**TASK BRIEF**
The reply should consist of one number, the count of lines below in which the word "site" appears.

**RECORDS SHOWN**
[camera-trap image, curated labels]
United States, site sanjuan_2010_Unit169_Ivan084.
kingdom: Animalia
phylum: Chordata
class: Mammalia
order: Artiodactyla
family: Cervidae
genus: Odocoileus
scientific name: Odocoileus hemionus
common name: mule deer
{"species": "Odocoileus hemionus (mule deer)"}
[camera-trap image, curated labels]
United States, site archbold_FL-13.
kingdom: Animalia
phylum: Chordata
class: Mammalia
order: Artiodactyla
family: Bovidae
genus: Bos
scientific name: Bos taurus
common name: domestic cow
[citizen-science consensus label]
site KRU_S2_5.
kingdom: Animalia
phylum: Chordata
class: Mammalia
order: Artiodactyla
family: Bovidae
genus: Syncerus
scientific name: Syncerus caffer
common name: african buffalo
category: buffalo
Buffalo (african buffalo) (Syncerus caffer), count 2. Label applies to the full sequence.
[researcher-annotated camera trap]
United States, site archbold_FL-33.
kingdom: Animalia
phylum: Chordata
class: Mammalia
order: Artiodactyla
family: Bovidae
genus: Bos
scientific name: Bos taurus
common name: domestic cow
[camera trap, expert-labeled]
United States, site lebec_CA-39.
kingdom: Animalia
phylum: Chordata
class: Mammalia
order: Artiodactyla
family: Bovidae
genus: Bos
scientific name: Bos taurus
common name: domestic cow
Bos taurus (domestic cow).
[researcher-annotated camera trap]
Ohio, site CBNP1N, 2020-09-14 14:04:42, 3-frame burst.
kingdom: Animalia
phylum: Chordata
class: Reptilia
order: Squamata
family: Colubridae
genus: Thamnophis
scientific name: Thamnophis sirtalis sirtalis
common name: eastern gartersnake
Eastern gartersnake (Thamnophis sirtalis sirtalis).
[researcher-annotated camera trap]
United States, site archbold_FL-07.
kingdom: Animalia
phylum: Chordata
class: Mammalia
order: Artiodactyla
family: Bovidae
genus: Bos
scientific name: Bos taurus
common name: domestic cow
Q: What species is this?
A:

**PROBLEM SOLUTION**
7